Кремулятор — страница 15 из 29

– Как и все, кораблями из Крыма…

– Сколько вас там было?

– Сто двадцать шесть судов из пяти портов…

– А людей сколько?

– Думаю, что-то около ста пятидесяти тысяч человек, и все же, кажется, вы собирались доказать, что…

– Сто пятьдесят тысяч трусов!

– Ясно. Вам бы успокоиться, гражданин начальник…

– Закрой рот!

– Тогда мне сложно будет говорить…

– Открывай его только по делу!

– По делу… Среди нас были не только солдаты, но и гражданские – женщины и дети, это первое. Второе: уж чем-чем, а трусостью там точно не пахло. Разочарованием – да, растерянностью тоже, да даже глупой, пошлой надеждой, но уж точно не трусостью – на трусость там не было времени. Более того, некоторые отплывающие на прощанье кричали остававшимся на берегу большевикам «Ура!»

– И ты тоже кричал?

– Хотите приобщить к делу?

– Я тебя спрашиваю, Нестеренко, орал ты, падла, или нет?

– Нет, конечно…

– Почему?

– Потому что уже тогда понял, что ничего общего с этими господами на кораблях я не имею. Я не чувствовал себя равным среди прочих. Помню, как несколько лет спустя, в Париже, сидя в кафе, многие пораженцы утверждали, будто в двадцатом году Россию покинули удивительные, чистые и порядочные люди, однако это было вовсе не так…

– А как было?

– А было так, что в двадцатом году Россию (и число отчаливших прямо указывает на это) покидали люди ровно такие же, как и те, что оставались на берегу. На кораблях, что раненой змеей тянулись в Константинополь, бежал самый обыкновенный русский народ. Возможно, среди нас и присутствовали какие-то там богачи, фабриканты и князья, однако процент их оставался совершенно несущественным, потому что бежали все. Как бы вам ни хотелось, гражданин начальник, теперь переписывать историю, но конфликт был не классовый, а идейный…

– Ты хочешь убедить меня, что с вами бежал и простой русский мужик?

– Я вообще-то больше не очень-то хочу вас в чем-либо убеждать, гражданин начальник, я вижу, что это бессмысленно…

– Я задал тебе вопрос!

– Правда в том, что в двадцатом году всякий бежал народ, и богатый, и бедный…

– И что творилось на этих кораблях?

– Вам-то какая разница?

– Я последний раз тебя сегодня предупредил!

– На палубах наших творилось ровно то же, что и на земле – великая (с маленькой буквы) Россия.

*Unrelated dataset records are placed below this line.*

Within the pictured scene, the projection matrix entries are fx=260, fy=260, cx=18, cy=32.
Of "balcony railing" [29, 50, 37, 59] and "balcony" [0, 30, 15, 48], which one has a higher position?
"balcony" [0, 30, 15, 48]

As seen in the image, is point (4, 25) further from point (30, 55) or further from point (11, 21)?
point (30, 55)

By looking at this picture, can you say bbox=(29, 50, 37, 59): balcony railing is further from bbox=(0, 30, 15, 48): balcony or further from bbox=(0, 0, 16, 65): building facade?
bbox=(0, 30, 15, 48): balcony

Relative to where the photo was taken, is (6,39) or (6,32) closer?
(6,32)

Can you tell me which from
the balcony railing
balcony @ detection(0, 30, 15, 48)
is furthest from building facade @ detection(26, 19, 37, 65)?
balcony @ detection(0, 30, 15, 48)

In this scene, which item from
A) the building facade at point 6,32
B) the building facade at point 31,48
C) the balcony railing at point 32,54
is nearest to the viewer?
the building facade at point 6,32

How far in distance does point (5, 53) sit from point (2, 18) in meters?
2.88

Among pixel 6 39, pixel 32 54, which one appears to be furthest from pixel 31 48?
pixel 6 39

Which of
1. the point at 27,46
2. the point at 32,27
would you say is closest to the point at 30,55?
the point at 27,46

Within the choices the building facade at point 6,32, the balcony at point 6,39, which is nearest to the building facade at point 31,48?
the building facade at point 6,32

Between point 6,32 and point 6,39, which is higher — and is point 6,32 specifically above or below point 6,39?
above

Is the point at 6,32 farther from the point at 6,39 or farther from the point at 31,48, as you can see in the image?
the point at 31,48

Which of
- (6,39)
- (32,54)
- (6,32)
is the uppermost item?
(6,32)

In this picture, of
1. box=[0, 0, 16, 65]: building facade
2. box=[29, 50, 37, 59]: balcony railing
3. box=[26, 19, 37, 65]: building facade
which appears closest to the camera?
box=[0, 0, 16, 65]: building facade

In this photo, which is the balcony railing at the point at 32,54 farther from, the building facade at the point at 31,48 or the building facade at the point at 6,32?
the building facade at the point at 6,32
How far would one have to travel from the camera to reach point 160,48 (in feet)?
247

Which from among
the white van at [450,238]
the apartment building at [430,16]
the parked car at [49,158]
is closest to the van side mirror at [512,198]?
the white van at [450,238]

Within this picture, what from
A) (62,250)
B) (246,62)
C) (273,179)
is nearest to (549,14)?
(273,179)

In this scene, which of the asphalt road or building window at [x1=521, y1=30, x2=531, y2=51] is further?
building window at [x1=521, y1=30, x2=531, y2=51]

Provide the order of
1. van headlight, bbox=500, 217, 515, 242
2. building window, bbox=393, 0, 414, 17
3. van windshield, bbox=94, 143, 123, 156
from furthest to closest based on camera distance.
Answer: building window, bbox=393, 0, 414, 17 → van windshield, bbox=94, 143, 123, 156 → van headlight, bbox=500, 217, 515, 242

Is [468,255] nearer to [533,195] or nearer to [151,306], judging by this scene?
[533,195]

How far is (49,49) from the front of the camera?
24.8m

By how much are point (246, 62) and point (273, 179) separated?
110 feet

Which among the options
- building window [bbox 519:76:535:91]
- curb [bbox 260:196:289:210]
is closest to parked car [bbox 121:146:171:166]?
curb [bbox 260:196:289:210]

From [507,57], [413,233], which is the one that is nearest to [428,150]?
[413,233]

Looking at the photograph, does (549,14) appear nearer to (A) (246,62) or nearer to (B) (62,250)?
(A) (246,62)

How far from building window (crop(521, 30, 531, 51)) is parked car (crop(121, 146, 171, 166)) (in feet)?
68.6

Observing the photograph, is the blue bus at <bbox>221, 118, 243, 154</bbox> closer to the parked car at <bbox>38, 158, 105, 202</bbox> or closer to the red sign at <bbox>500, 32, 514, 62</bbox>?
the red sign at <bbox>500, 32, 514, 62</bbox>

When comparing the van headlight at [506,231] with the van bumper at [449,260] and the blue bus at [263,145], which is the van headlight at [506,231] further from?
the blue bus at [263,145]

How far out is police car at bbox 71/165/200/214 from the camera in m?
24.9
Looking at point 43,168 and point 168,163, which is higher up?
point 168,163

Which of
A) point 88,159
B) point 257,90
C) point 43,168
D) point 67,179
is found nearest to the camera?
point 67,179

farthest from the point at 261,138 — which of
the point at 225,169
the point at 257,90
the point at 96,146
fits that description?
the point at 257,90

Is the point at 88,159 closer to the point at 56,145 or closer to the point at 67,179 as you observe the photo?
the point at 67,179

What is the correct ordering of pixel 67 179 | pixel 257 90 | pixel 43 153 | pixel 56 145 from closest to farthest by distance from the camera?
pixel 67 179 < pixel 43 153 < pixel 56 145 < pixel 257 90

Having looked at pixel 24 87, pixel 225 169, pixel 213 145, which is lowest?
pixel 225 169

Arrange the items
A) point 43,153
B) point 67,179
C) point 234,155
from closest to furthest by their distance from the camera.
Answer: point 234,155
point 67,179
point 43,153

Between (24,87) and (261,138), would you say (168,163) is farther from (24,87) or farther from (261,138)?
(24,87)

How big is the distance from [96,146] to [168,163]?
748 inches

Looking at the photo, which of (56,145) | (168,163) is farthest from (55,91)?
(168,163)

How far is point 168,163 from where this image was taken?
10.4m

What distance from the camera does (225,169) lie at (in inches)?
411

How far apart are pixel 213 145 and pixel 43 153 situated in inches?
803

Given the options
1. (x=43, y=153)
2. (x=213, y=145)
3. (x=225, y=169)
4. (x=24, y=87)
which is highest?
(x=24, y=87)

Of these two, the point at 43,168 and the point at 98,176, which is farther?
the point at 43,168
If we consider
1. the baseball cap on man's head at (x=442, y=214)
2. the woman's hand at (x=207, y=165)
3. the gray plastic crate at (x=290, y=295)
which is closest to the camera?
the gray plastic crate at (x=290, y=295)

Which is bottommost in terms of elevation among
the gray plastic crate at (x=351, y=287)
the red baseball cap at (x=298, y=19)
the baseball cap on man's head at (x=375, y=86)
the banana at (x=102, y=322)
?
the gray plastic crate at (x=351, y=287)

От себя ведь не убежишь! Всего за несколько минут на кораблях установилось привычное бесправие, то самое укоренившееся в русской земле бесправие, что веками не отпускало всех нас. До гальюнов невозможно было добраться – в них допускались только те самые, привилегированные и лучшие люди империи. Мы же, простые и небогатые, вынуждены были ходить под себя…

– Даже офицеры?

– Даже офицеры, гражданин начальник, даже офицеры. Впрочем, я могу говорить только за наше судно. Быть может, на других кораблях дело обстояло принципиально иначе, но я в этом очень сомневаюсь…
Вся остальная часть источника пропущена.